Peraturan Pemerintah tentang Dana Bantuan Korban Kekerasan Seksual dinilai belum menjawab kebutuhan nyata para penyintas, termasuk perempuan penyandang disabilitas yang hadapi hambatan berlapis dalam mengakses keadilan.
Koalisi Perempuan Indonesia menilai PP No. 29 Tahun 2025 seharusnya menjadi tonggak pemulihan korban kekerasan seksual. Namun, implementasinya belum menyentuh aspek pendampingan, pemulihan psikologis, dan perlindungan berkelanjutan.
Mike Verawati dari Koalisi Perempuan indonesia menekankan bahwa kebijakan ini tidak memiliki mekanisme teknis pengawasan yang jelas, serta minim panduan koordinasi antar-kementerian seperti KemenPPPA, Kemenkes, hingga Kemensos.
"Hal tersebut diatas dikhawatirkan memperburuk akses bantuan korban," kata Mike saat Konferensi pers di Jakarta, Senin (21/07/2025).
Sementara itu, Rina Prasarani dari HWDI menyampaikan kekecewaannya karena PP ini tak inklusif bagi perempuan penyandang disabilitas.
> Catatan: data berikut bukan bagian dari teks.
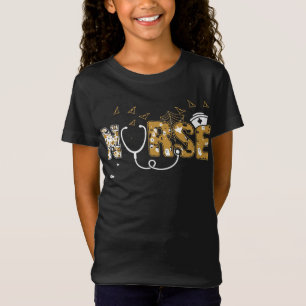 Halloween-Geschenk für Krankenschwester mit Kürbis T-Shirt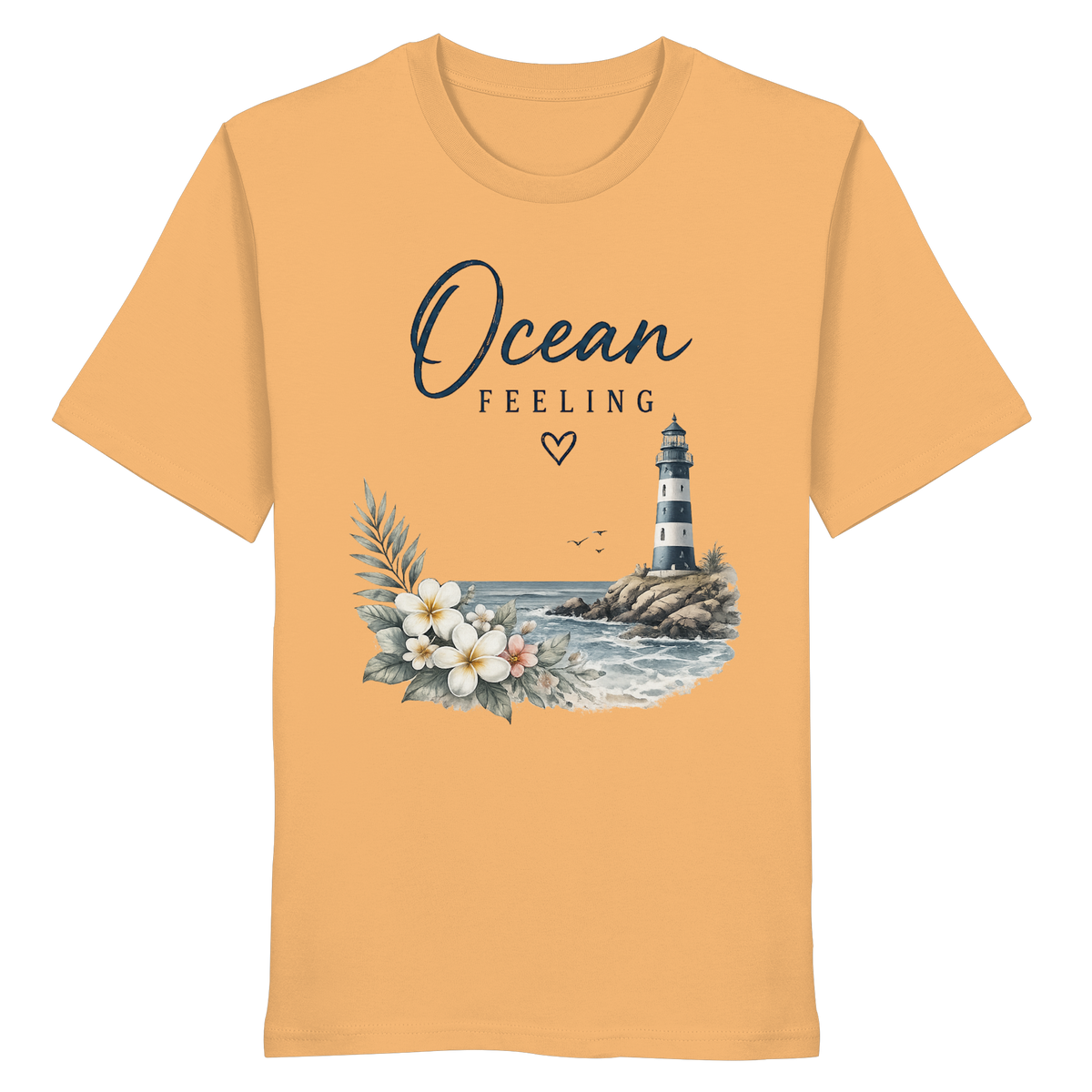 Ocean Feeling – Bio T-Shirt – Vorderansicht in nispero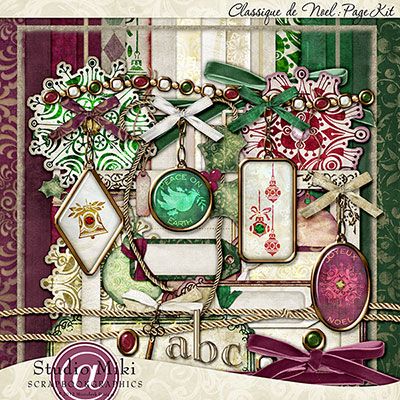 Classique de Noel Page Kit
Pelaporan kasus seringkali gagal karena ketiadaan pendamping hukum, penerjemah bahasa isyarat, atau pendukung psikososial.
Rina menyebut, perjuangan untuk mendapat keadilan menuntut daya tahan fisik, finansial, dan emosional—sesuatu yang tak dimiliki semua korban. Tanpa sistem yang ramah disabilitas, banyak kasus kekerasan seksual tak pernah dilaporkan.
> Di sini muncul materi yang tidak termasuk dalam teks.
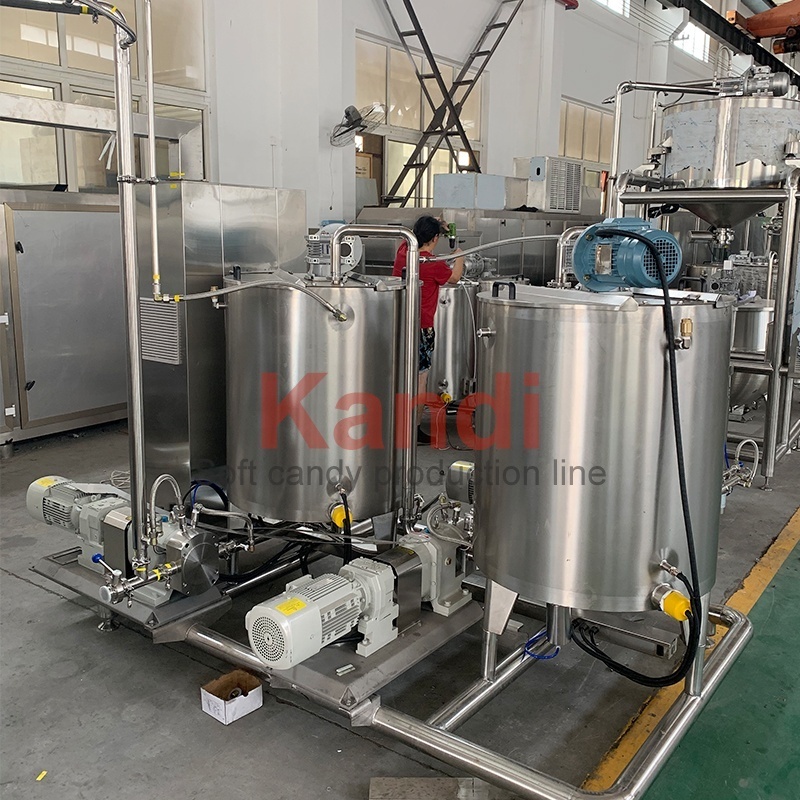 Automatic Gummy Making Machinery Juicy Soft Candy Production Machine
Para aktivis sepakat bahwa konsep inklusif dalam PP ini masih sebatas jargon. Implementasi yang ideal harus membuat semua penyintas merasa terlindungi dan tidak terbebani oleh sistem hukum, sosial, atau medis yang berbelit.
PP ini harus dilengkapi panduan teknis dan sistem pelaporan yang transparan agar tidak menjadi regulasi kosong. Jika tidak diperbaiki, pelaku akan terus menyasar korban yang paling rentan, dan korban semakin enggan melapor.